══ GIVEN RECORDS ══

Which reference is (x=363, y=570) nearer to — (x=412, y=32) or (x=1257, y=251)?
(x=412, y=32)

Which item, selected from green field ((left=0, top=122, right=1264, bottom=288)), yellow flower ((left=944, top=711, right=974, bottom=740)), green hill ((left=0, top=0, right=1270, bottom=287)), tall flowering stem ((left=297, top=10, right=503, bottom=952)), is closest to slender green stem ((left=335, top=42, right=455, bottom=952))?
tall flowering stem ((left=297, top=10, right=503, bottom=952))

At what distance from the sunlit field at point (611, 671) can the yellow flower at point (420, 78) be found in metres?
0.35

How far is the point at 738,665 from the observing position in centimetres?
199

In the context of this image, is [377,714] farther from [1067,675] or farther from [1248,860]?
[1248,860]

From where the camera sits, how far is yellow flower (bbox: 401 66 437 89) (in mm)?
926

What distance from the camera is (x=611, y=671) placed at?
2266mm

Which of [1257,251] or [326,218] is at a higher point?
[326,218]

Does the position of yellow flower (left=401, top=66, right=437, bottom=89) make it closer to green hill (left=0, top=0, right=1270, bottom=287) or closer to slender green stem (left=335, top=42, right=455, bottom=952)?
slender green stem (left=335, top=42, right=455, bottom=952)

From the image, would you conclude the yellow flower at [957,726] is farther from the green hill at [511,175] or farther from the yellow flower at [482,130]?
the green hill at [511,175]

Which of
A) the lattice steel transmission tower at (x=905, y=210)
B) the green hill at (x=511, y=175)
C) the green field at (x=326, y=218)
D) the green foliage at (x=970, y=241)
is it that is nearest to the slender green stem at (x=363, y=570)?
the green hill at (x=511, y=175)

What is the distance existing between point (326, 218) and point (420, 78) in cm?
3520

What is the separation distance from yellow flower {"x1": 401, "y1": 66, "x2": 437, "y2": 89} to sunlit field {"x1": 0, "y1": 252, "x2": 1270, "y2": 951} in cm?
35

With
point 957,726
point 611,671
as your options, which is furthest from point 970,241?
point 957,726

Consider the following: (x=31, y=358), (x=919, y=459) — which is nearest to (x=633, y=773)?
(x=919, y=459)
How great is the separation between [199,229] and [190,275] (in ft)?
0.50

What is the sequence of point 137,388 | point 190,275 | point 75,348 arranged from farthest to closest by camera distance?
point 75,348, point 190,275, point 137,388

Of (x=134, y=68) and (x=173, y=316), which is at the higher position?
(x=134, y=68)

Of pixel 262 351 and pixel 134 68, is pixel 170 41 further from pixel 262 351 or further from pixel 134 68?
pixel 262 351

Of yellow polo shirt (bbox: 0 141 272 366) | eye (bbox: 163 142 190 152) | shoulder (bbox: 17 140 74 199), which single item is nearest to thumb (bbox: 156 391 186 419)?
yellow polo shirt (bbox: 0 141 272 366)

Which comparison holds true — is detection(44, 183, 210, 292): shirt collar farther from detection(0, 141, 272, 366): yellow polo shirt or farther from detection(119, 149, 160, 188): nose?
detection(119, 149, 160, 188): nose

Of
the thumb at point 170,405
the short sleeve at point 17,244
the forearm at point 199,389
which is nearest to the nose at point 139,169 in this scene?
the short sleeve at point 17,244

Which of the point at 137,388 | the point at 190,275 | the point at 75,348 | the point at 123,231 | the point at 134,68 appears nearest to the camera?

═══
══ GIVEN RECORDS ══

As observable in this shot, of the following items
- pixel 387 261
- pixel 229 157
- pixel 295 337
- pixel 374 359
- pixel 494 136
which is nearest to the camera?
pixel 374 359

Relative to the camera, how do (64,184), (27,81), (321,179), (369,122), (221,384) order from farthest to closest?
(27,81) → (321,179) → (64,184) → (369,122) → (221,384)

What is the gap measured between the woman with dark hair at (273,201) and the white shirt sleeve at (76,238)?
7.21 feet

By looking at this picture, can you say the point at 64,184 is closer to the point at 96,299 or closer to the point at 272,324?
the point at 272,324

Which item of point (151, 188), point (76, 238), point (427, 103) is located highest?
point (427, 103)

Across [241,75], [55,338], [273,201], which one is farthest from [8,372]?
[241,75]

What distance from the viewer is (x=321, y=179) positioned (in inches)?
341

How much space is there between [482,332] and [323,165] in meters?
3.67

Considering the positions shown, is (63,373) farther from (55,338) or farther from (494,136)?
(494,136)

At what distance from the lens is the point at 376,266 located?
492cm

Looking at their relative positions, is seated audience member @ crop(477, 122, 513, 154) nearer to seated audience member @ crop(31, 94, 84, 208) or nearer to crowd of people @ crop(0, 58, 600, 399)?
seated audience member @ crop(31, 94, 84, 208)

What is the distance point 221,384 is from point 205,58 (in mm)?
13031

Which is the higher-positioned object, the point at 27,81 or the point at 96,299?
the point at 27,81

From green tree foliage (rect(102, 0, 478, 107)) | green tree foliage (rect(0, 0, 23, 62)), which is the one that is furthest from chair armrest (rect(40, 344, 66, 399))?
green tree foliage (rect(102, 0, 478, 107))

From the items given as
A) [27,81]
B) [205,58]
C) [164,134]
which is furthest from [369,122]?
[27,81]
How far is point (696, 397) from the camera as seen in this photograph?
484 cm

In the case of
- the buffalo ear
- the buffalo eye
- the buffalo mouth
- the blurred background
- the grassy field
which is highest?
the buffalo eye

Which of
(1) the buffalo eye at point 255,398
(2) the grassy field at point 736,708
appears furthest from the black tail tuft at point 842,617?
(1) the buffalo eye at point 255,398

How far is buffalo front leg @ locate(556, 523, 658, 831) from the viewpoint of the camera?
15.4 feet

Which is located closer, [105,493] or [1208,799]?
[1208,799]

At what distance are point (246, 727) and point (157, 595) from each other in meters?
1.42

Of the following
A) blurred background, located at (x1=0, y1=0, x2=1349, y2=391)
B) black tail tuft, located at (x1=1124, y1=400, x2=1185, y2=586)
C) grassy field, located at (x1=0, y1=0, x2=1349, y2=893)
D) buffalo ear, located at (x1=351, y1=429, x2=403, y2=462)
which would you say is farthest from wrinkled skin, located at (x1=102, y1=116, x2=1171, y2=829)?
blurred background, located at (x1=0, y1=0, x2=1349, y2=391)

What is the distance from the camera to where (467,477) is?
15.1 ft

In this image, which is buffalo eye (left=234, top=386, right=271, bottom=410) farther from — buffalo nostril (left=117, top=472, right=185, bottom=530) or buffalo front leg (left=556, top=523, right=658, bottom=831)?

═══

### WHAT TO DO:
Give the number of lines in the records above that contain the word "following", and reply with that number alone.

### TASK SOLUTION:
3